Update 12/28/11: Western Samoa is skipping this Friday to make the switch. American Samoa is not making the switch and will be the last place on Earth to end the day, an hour after Hawaii.
The deadline for ICALP 2009 was February 10th at 12:30 PM in Greece where the conference will be held. Did you sleep late and miss it? Why not have the deadline in late afternoon so people can keep working on their papers?
But in fact the deadline was Tuesday. At least while it was Tuesday anywhere in the world. So ICALP waits until the small country of Samoa approaches midnight before making its papers due. So the Greeks get all morning Wednesday. The New Zealanders have all day Wednesday until 11:30 PM. With Daylight Savings Time, the Kiwis are a full day ahead of the Samoans.
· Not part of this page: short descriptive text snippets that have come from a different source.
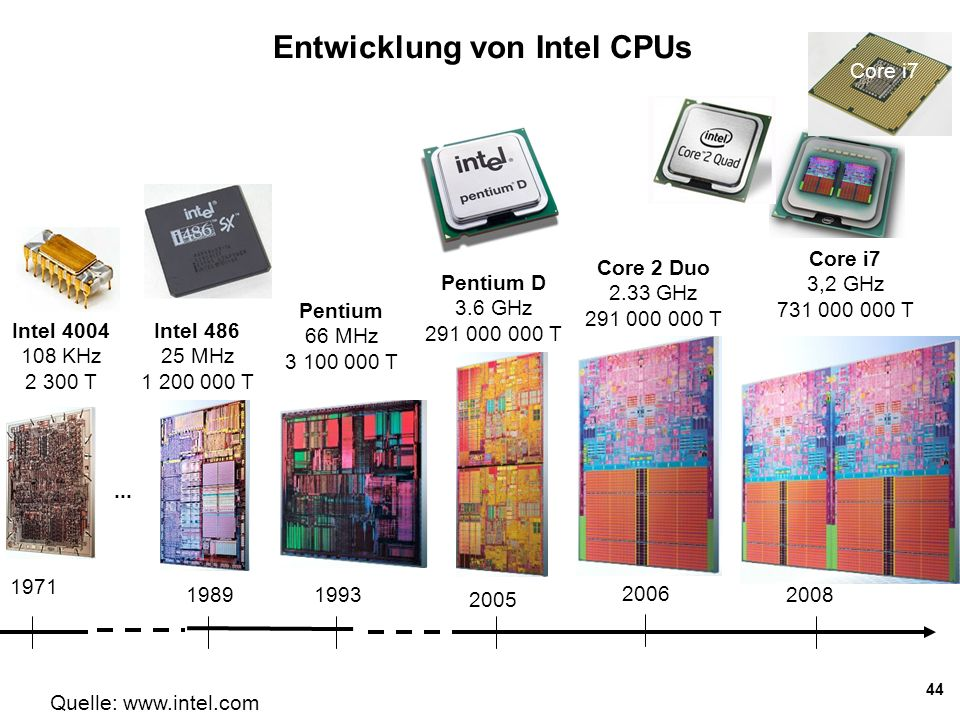 44 Entwicklung von Intel CPUs Pentium D 3.6 GHz 291 000 000 T Core 2 Duo 2.33 GHz 291 000 000 T Pentium 66 MHz 3 100 000 T Intel 486 25 MHz 1 200 000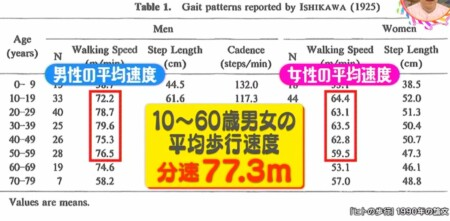 不動産の「徒歩○分」の基準はどうやって計算する?1990年歩行速度の論文結果は分速77.3m チコちゃんに叱られる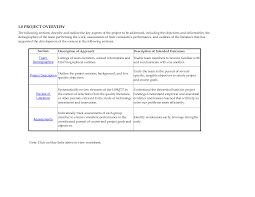 Download Resume Objective For Retail Haadyaooverbayresort Com
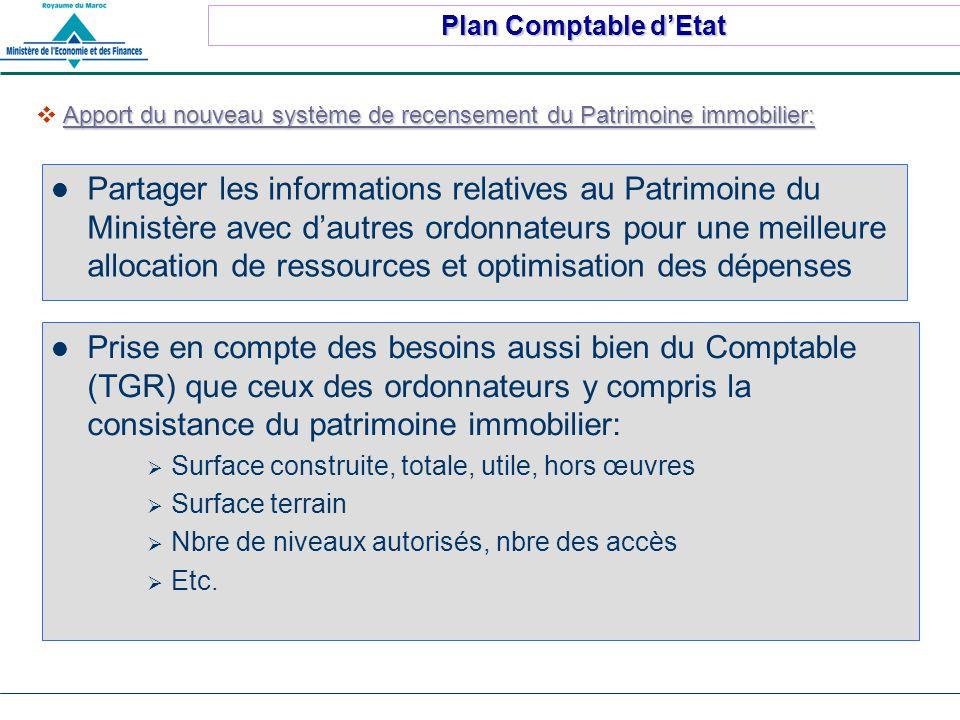Plan Comptable dEtat Démarche : Comme tout projet, il est primordiale de : – définir et équilibrer les trois axes dun projet (périmètre, délais et moyens) – définir lorganisation du projet et instance de validation Méthode adoptée est par étape : – Etape 1 : Préparation des données ordonnateurs – Etape 2 : Validation avec les structures régionales – Etape 3 : Compléter et mise à jour de données DDom via la télé procédure – Etape 4 : Vérification et mise à jour de données par la DDom – Etape 5 : Déploiement aux services régionaux pour le suivi et MAJ – Etape 6 : Evaluation des biens.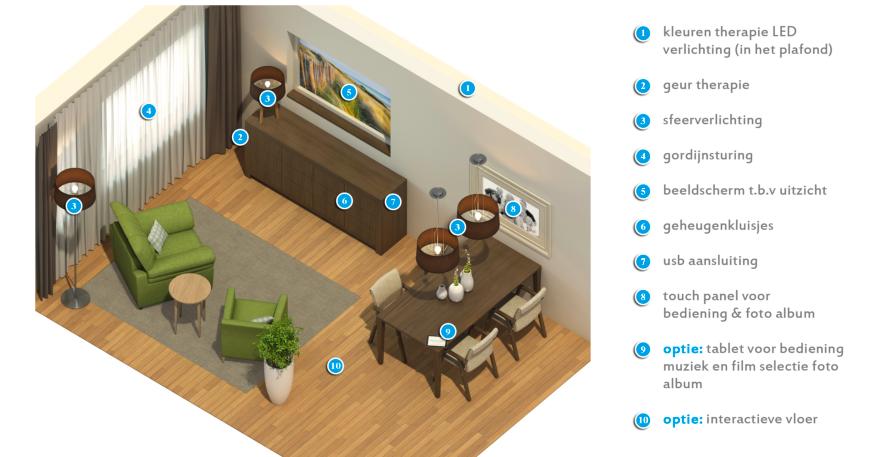 Comfortroom Helpt Mensen Met Dementie Te Kalmeren Of Juist Te Activeren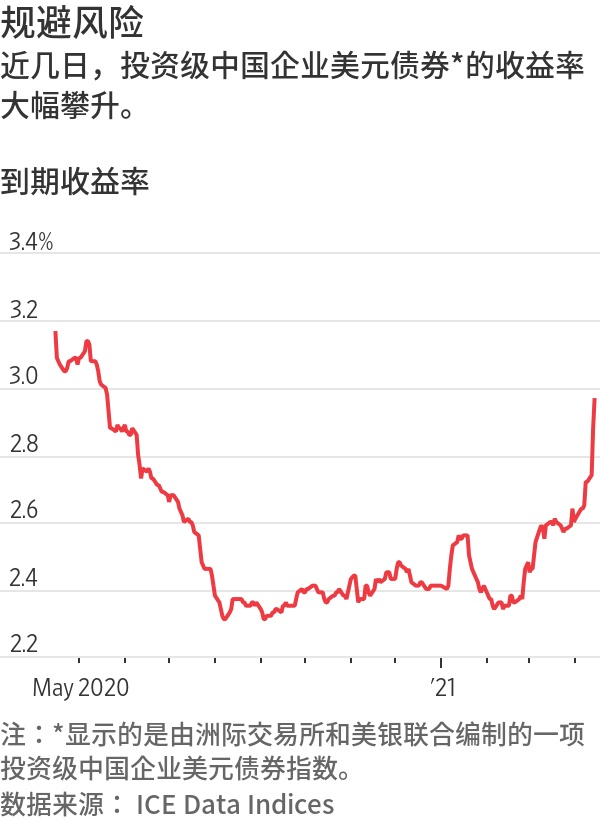 华融债券价格暴跌引发违约担忧,中企美元债收益率大幅攀升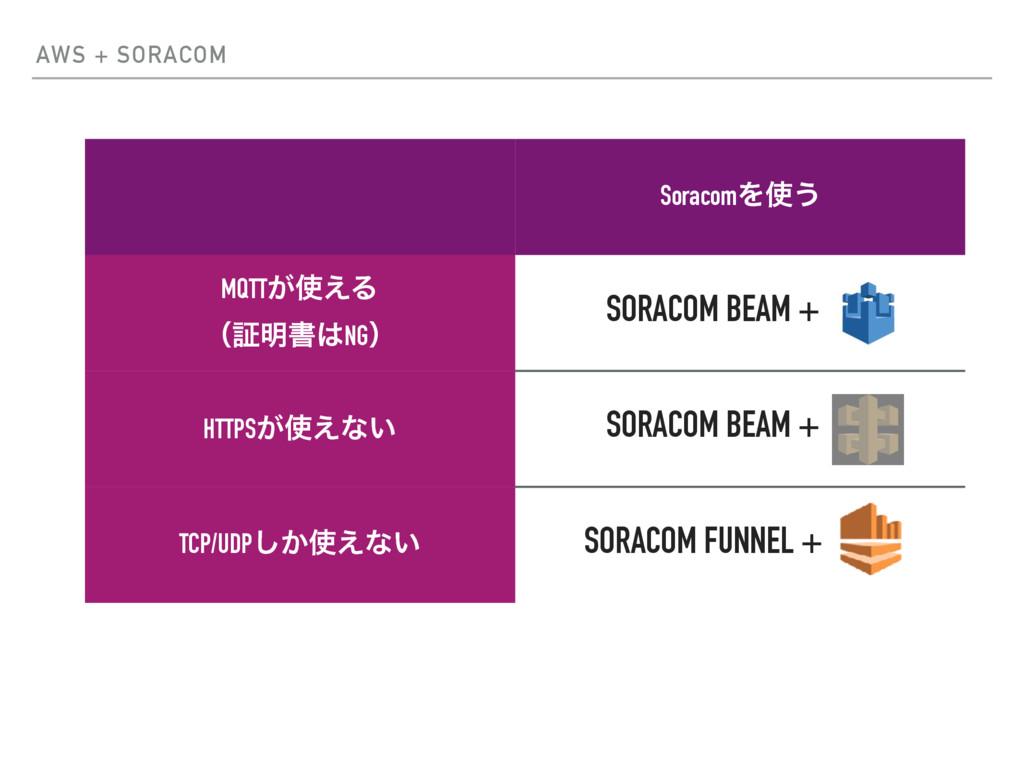 AWS + SORACOM SoracomΛ͏ MQTT͕͑Δ ʢূ໌ॻNGʣ HTTP...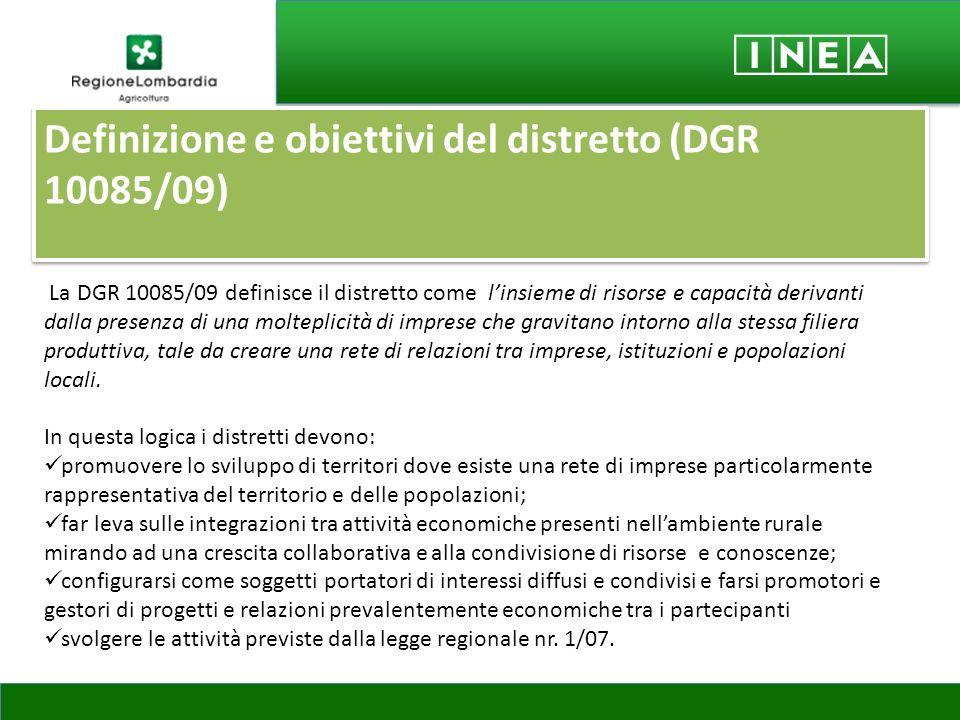 Definizione e obiettivi del distretto (DGR 10085/09) La DGR 10085/09 definisce il distretto come linsieme di risorse e capacità derivanti dalla presen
Nothing against the fine citizens of Samoa but it is not a hotbed of theoretical computer science. So it still seems strange to list the submission deadline as "February 10, 2009, (23:30 GMT-11)" in a time zone from which they will likely get no submissions instead of just giving the deadline as February 11, 2009 (10:30 GMT).
Not all conferences follow the Samoan rule. Complexity deadline is midnight Eastern on Friday. At EC we used Midnight GMT on Monday and we received a few complaints from people in the US. I just didn't want to have to be up at 4:30 AM Chicago time making sure the submission server wasn't crashing.
The NSF has a policy of submission of 5 PM in the submitter's time zone. So perhaps conferences could have a deadline of midnight in the place the submitter lives. This would give those Samoans the extra time they so richly deserve.